I personally don't have driver-writing experience for caching-IO
(RAID?) controllers. But why wouldn't you make the cache mappable
over PCI?
I understand that you might want to structure a driver the other way
around, but still, having your memory window available over PCI makes
things easier to debug, so I can imagine the software developpers
pushing their hardware colleagues for this "feature".
> actually saves pictures that way in reality - they all need processing to
> show up. Even when the graphics card does things like mpeg2 decoding in
> hardware, the decoding logic is not set up the way the data comes off the
> disk in any case I know of.
I wrote a driver for a zoran-chipset frame-grabber card. The "natural"
way to save a video stream was exactly the way it came out of the
card. And the card was structured that you could put on an "mpeg
decoder" (or encoder) chip, and you could DMA the stream directly into
that chip.
Now in this case, you'd still need the data somewhere in a cache
memory on your controller card to be able to circumvent the data
moving over the PCI bus twice. So if you're right (and you're always
right :-) about no controller cards having PCI accessable buffer
memory, then we're still stuck.

(Entries from a dataset)
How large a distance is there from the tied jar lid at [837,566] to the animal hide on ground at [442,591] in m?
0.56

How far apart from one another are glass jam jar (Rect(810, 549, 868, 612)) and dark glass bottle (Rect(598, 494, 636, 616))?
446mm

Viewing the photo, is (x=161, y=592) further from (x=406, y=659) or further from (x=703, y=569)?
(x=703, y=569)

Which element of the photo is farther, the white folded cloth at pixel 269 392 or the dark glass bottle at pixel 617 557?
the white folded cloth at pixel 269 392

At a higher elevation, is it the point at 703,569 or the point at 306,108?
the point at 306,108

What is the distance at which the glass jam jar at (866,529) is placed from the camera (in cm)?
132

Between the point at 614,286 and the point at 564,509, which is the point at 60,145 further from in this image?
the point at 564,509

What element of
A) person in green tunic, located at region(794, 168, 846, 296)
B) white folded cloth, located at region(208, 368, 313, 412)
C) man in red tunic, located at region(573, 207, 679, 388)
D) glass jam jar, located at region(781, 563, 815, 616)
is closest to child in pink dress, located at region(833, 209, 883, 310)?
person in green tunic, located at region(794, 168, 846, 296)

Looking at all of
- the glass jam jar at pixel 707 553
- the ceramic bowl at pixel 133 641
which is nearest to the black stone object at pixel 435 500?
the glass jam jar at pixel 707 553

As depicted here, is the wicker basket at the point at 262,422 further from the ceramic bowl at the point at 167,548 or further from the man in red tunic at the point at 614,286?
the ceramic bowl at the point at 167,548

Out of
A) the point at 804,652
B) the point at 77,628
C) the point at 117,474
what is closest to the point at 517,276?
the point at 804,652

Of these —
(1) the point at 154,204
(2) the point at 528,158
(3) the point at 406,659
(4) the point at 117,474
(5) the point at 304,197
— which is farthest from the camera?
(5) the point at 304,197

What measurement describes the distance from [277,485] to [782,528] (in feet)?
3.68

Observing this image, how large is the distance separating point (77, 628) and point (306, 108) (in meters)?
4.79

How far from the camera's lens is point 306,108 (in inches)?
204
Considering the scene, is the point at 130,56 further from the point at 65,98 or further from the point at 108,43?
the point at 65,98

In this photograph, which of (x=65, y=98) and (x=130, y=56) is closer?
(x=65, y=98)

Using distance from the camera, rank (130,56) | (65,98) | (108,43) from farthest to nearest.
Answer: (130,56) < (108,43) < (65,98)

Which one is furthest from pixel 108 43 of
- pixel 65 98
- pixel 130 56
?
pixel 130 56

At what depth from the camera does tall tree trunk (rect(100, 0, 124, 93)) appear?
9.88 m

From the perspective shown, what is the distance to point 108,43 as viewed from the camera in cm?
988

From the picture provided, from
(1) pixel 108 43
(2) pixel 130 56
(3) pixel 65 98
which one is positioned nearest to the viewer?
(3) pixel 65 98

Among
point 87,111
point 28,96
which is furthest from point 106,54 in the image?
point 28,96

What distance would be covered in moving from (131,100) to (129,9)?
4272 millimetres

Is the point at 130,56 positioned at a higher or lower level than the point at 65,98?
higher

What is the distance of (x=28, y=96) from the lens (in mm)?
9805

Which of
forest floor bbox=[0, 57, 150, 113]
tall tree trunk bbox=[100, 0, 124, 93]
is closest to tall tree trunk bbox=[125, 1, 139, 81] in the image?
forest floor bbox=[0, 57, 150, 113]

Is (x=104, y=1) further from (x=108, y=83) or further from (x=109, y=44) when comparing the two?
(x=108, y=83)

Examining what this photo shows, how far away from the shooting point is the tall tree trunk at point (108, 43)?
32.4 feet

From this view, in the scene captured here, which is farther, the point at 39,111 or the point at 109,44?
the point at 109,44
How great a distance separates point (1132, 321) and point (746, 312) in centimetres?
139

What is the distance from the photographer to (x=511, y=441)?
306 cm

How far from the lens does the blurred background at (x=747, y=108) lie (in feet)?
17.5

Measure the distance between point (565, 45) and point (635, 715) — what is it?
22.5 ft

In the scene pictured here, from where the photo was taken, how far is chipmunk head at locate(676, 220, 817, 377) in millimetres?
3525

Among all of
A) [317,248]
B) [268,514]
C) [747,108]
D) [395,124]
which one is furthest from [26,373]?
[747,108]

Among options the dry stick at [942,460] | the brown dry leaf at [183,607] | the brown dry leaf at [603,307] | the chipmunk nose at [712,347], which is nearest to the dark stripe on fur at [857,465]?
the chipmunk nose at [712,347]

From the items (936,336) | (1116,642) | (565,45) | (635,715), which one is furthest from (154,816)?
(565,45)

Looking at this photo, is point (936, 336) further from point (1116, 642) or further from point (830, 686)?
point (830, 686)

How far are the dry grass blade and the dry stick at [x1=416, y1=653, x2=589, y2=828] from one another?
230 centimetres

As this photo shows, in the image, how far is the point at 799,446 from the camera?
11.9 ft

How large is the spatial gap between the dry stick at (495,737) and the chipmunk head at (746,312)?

* [AIM]
Please name the chipset of the frame-grabber card that the writer of the post on PCI-mappable controller caches wrote a driver for.

* [EXERCISE RESPONSE]
A Zoran chipset.